● Короткая задача 1: Как перевести на английский язык предложение из текста о писателе Клысе: «Конец войны застал его в Бещадах, там, где и развертывается действие его первого романа»?
● Короткая задача 2: Продолжите текст о писателе Клысе, начав сразу после его последнего предложения.

● Фрагмент текста:
((

Не случайно поэтому и во второй своей книге — повести «Какаду» — Клысь опять обращается к периоду фашистского нашествия. Детство и юность будущего писателя, выходца из рабочей семьи, совпали с войной, оккупацией. Сам Клысь скупо повествует об этой полосе своей жизни: «Отец был шахтером. В 1936 году он умер. С 1941 года я живу в Кракове. До начала второй мировой войны учился в начальной школе. А кроме того, работал, стараясь как-то помочь семье. Первое время продавал газеты на улице, потом помогал хозяину угольной лавки. Окончив школу, поступил в коммерческое училище, подрабатывал как истопник и ночной сторож в магазине. Затем определился в строительный техникум, там впервые столкнулся с подпольщиками».
В начале 1944 года Клысь и сам включился в антифашистскую борьбу, побывал он и в застенках гестапо, откуда чудом бежал. Конец войны застал его в Бещадах, там, где и развертывается действие его первого романа. Романа, который явился итогом какого-то (и немалого!) жизненного опыта автора.

))

● Исходные данные:

((

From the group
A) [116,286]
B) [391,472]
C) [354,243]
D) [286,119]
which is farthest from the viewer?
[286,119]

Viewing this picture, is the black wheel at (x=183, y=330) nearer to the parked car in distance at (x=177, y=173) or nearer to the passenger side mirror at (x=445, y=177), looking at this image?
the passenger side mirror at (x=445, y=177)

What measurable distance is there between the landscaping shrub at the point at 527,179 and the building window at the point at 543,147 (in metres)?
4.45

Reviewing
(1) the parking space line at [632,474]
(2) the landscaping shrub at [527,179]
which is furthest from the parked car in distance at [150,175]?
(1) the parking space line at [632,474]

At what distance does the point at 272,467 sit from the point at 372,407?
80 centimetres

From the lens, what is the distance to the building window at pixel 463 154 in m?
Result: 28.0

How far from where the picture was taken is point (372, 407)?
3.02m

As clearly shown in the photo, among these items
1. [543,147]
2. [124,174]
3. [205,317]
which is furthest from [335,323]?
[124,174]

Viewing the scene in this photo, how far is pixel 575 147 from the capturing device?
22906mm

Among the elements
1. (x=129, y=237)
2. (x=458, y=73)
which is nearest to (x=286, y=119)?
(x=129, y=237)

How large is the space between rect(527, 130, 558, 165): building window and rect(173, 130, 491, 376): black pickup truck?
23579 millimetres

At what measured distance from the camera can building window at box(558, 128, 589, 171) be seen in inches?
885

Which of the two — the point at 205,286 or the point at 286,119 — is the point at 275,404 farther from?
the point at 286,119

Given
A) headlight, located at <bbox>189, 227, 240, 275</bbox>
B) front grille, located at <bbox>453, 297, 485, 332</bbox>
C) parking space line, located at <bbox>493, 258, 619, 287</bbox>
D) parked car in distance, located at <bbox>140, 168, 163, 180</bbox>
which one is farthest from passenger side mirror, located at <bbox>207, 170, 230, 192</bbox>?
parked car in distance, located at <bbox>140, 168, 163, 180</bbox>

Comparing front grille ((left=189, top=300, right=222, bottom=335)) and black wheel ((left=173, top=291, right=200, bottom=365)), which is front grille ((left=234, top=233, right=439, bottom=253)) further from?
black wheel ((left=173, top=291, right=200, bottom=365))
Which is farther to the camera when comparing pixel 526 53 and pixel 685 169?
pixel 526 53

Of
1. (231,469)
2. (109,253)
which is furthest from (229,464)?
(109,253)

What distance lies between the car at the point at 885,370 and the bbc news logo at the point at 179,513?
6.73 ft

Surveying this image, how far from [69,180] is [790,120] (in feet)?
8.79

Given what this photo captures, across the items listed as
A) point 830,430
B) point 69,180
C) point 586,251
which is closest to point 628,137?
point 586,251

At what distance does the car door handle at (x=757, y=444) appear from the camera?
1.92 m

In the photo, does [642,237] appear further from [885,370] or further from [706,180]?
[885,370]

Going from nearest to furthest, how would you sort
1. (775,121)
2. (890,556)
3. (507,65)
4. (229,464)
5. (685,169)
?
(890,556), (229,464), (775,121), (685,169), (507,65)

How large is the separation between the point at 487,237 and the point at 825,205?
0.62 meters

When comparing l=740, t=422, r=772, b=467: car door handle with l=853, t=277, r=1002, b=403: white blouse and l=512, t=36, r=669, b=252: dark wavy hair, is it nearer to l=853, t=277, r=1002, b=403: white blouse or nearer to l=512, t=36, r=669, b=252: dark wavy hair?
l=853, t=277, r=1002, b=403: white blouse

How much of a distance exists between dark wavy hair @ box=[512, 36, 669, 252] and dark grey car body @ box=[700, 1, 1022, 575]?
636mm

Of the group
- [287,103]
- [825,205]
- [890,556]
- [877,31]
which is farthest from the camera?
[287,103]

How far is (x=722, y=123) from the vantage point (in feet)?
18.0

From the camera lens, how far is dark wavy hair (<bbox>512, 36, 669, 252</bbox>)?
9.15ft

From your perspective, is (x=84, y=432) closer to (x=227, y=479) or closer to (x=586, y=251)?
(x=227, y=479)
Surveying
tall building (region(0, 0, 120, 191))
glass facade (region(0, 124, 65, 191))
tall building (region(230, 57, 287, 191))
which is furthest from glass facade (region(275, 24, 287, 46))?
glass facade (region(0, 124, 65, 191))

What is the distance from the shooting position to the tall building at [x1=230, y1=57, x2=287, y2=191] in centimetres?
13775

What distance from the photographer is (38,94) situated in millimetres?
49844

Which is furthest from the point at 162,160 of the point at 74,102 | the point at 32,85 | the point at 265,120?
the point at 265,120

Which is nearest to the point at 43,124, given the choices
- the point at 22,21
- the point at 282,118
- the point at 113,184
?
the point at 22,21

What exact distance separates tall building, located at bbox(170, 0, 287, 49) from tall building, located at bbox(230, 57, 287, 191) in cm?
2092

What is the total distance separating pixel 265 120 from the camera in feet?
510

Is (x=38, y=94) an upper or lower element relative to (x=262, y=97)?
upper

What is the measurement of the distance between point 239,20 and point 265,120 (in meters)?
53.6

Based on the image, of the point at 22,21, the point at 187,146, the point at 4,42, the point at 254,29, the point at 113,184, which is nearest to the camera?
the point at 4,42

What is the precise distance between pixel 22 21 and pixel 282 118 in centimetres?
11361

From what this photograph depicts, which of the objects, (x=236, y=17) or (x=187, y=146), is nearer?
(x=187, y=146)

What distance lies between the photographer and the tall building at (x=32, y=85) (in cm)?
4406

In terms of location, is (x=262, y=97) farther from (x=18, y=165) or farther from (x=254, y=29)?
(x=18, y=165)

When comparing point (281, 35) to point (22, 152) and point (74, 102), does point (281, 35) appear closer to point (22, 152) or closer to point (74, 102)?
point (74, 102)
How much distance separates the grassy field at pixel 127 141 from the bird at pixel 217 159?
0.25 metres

))

● Ответ 1: The end of the war found him in the Bieszczady, the very place where the action of his first novel unfolds.

● Ответ 2:
Далеко не сразу сложилась судьба начинающего писателя и в послевоенные годы: были срывы, мучительные поиски себя, своего места в жизни…
В повести «Какаду» Р. Клысь, обращаясь к периоду оккупации, разрабатывает тему иначе, нежели в первом своем романе. В «Какаду» он намеренно убирает всю «экзотику», все, что способно отвлечь внимание читателя от главного.
Здесь почти нет стрельбы и погони. Представлен будничный день оккупации и будничная же поездка одного из бойцов подполья по кличке Хмурый. Он везет чемодан с оружием, чтобы передать его дальше, по цепочке. Это его работа, которую он выполняет вот уже три года подряд. Обычная поездка по железной дороге, какие уже были не раз и будут еще. «Обычность» ее подчеркнута всем ходом повествования, нарочитой замедленностью рассказа, повторяемостью отдельных моментов, которые уже памятны герою по прошлым вояжам. За всю поездку ему так и не придется стрелять из своего пистолета, до этого дело не дойдет. Однако внутреннее напряжение от главы к главе нарастает. И автор проявляет незаурядное мастерство, добиваясь этого скупыми, лаконичными средствами.
Своеобразной кульминацией путешествия оказывается почти фантастическая (в условиях оккупации) продолжительная беседа Хмурого с майором вермахта: случай сводит их в одном купе.
Чем примечательна эта встреча? Почему она оставляет такой глубокий след в сознании героя, что он вспоминает о ней год спустя, вспоминает с тяжелым, щемящим чувством?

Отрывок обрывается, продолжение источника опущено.